1. In the first place there is a quite unexpected revival of theoretical studies. Pure economic theory, which had been deliberately neglected by the Historical school, by the State and Christian Socialists, was in 1875 again taken up by a group of eminent writers who flourished in England, France, and Austria. With the aid of conceptions that had not been in current use since the days of Condillac, coupled with the application of the mathematical method, which had not been attempted since the time of Cournot, they have succeeded in substituting an attractive and ingenious theory of prices for the somewhat halting hypothesis put forth by the Classical theorists. The success of the method in other fields of economic inquiry is every day enhancing its reputation. A number of writers both in America and Europe (excepting France, perhaps) are engaged upon this task, following in the wake of Walras, of Jevons, and of Menger. Diagrams, algebraical formulæ, and subtle reasoning again characterise the works of economists. Pure economics, so much decried since the days of Ricardo, has once more justified its claim to a position of honour, and despite keen opposition it is attracting attention everywhere. From the point of view of economic science this is the most notable fact of recent years.

2. Parallel with this has gone on a profound change in socialism. We have already shown in the course of the preceding book the transformations undergone by Marx’s ideas at the hands of even his own followers. The decline is equally evident everywhere else. All pretension to set up a proletarian in opposition to a bourgeois economics has been renounced. “It is necessary,” says M. Sorel somewhere, “to abandon every thought of transforming socialism into a science.” In fact, French syndicalists, English Fabians, and German revisionists have rallied with more or less good grace to the scientific ideas of Pareto, Marshall, or Böhm-Bawerk. But the real reason for this change of attitude is the strong desire to devote themselves with greater vigour to the social and political demands of socialism. The general strike, the creation of syndicats, the establishment of co-operative societies, and the problems of municipal socialism are attracting more and more attention, whereas the theory of surplus value is falling into the background. Even more striking still, as we shall see, is the attempt made by some of them, especially the advocates of land nationalisation—to reconcile Liberalism and socialism upon the basis of a doctrine that is Classical par excellence—the theory of rent.

3. This is not the only change that socialism has undergone.
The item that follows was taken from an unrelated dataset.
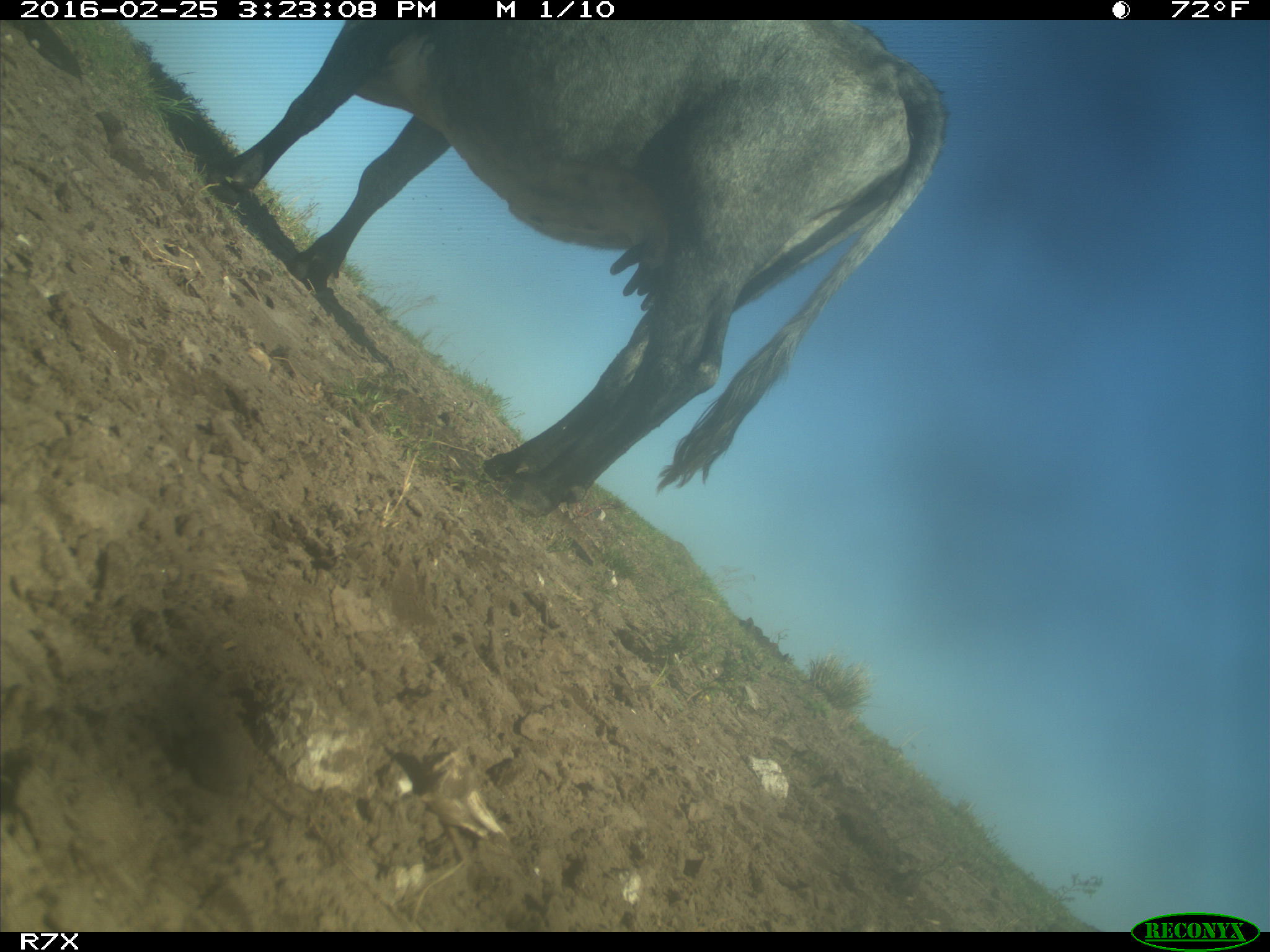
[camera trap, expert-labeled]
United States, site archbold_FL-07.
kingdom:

The ideal of collectivism which long prevailed among the working classes was that of a centralised sovereign authority, and the active part taken by the collectivist party in the legislative and even in the administrative work of some countries still further encouraged this belief. But the old revolutionary spirit, always individualistic to the core, was still alive, especially in the Latin countries, and it began to show signs of impatience at the turn things had taken. And so we witness among the working classes a revival of Liberalism, harsh and violent in its expression perhaps, and doubtless very different from the founders’. Smith and Bastiat would have some difficulty in recognising it, and with a view to avoiding confusion with the older doctrine it has assumed the name libertaire, but is generally known by the no less authentic title of “anarchism.” This tendency towards extreme individualism and anarchy, of which there is unmistakable evidence even in the annals of the International, has gained the ascendancy over the working classes, leaving a deep mark upon the recent syndicalist movement in France and Italy. At the same time there has also appeared among writers of the bourgeois class a kind of philosophical and moral anarchism which affords further proof of the revival of individualism.
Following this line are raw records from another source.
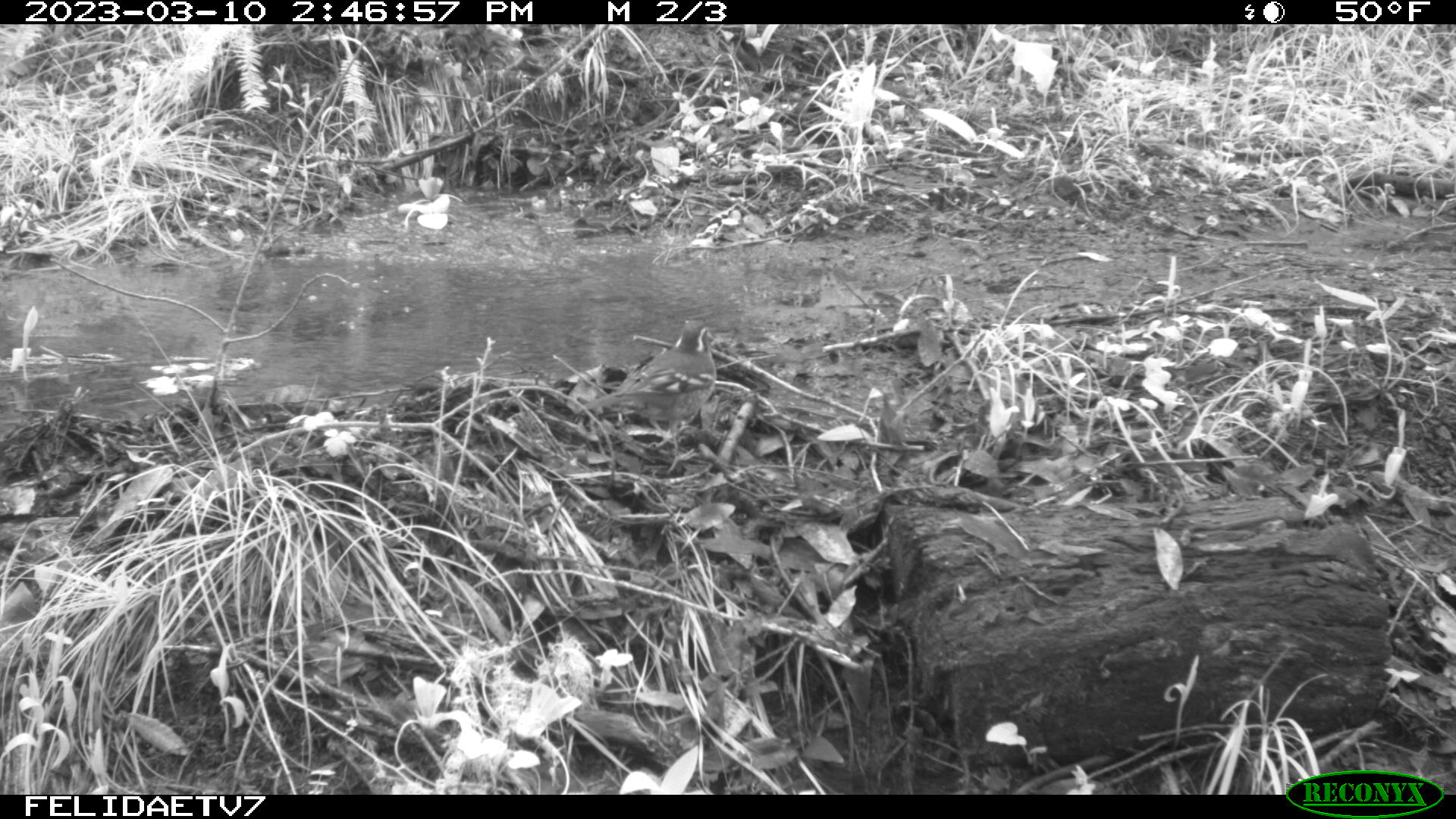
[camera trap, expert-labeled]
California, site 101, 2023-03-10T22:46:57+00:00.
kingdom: Animalia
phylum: Chordata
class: Aves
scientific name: Aves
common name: bird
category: unknown bird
4. Owing to these transformations in the theories of individualism and socialism, that other doctrine which in an earlier book went by the name of State Socialism has also undergone a change. In France, at any rate, it has reappeared under the name of Solidarism, which attempts a justification of State intervention by basing it on new foundations and confining it within just limits. It thus really represents an effort at synthesising individualism and socialism.
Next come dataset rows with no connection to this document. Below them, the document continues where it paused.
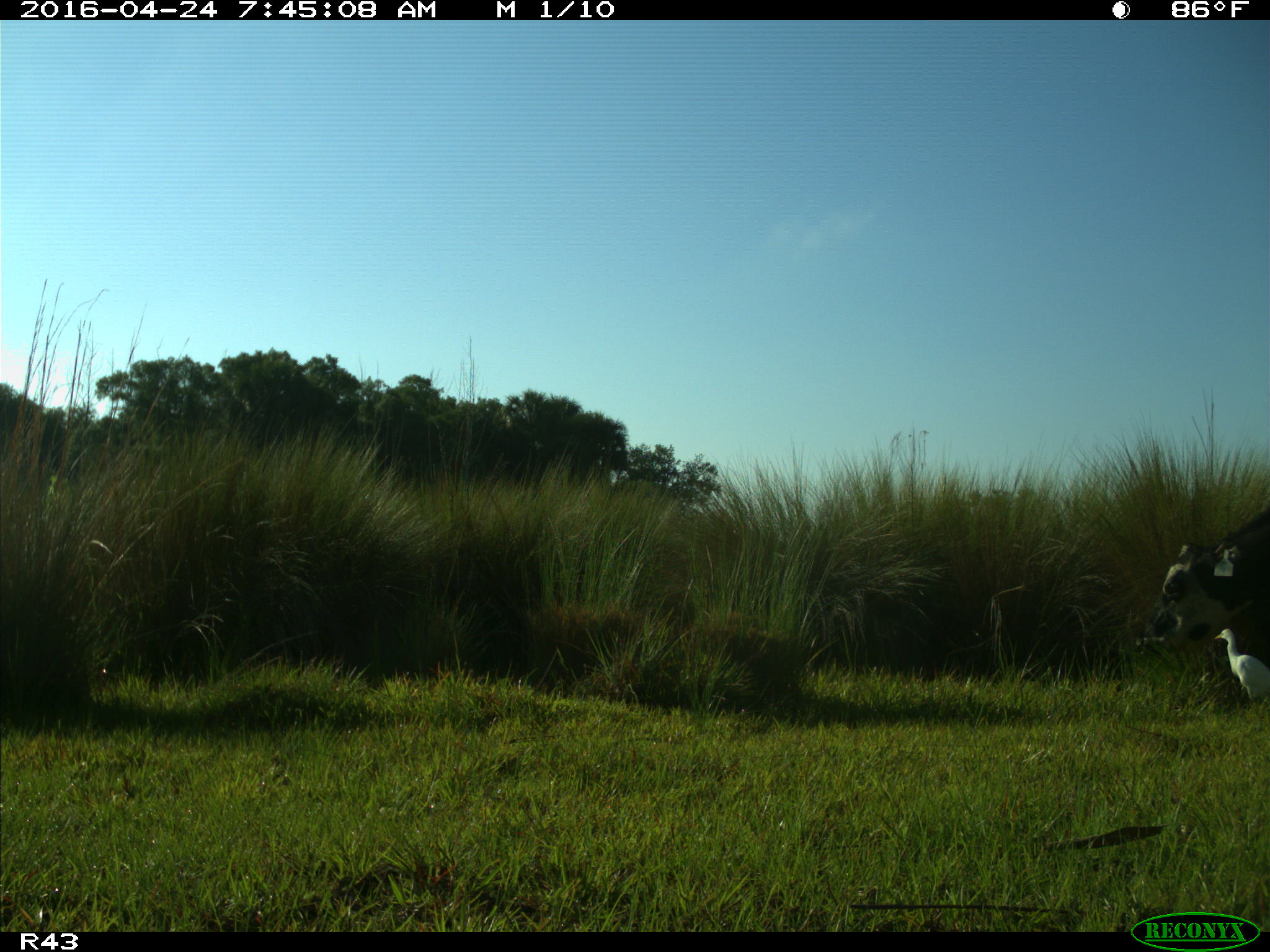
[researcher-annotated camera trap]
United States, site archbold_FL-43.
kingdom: Animalia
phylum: Chordata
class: Mammalia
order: Artiodactyla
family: Bovidae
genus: Bos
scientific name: Bos taurus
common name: domestic cow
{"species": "Bos taurus (domestic cow)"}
These are the main currents which we have attempted to describe in the following chapters. By describing them as recent doctrines our aim was not to emphasise the date of their appearance—which indeed is often in the distant past—but to show that they are merely a fresh effort to rejuvenate the older theories of which they are the latest manifestation. We might perhaps have borrowed a term from another domain and referred to them as modernist doctrines did it not seem rash to group under a perfectly definite term conceptions that are so very diverse in character and which have nothing more than a chronological order binding them together.

CHAPTER I: THE HEDONISTS

I: THE PSEUDO-RENAISSANCE OF THE CLASSICAL SCHOOL

If we are to give this new doctrine its true setting we must return for a moment to our study of the Historical school. The criticism of that school, as we have already seen, was directed chiefly against the method of the Classical writers. The faith which their predecessors had placed in the permanence and universality of natural law was scornfully rejected, and the possibility of ever founding a science upon a chain of general propositions emphatically denied. Political economy, so it was decreed, was henceforth to be concerned merely with the classification of observed facts.

It would not have been difficult to foretell that the swing of the pendulum—in accordance with that strange rhythm which is such a feature of the history of thought—would at the opportune moment cause a reversion to the abstract method. That is exactly what happened. Just at the moment when Historical study seemed to be triumphantly forging ahead—that is, about the years 1872-74—several eminent economists in Austria, England, Switzerland, and America suddenly and simultaneously made their appearance with an emphatic demand that political economy should be regarded as an independent science. They brought forward the claims of what they called pure economics. Naturally enough there ensued the keenest controversy between the champions of the two schools, notably between Professors Schmoller and Karl Menger.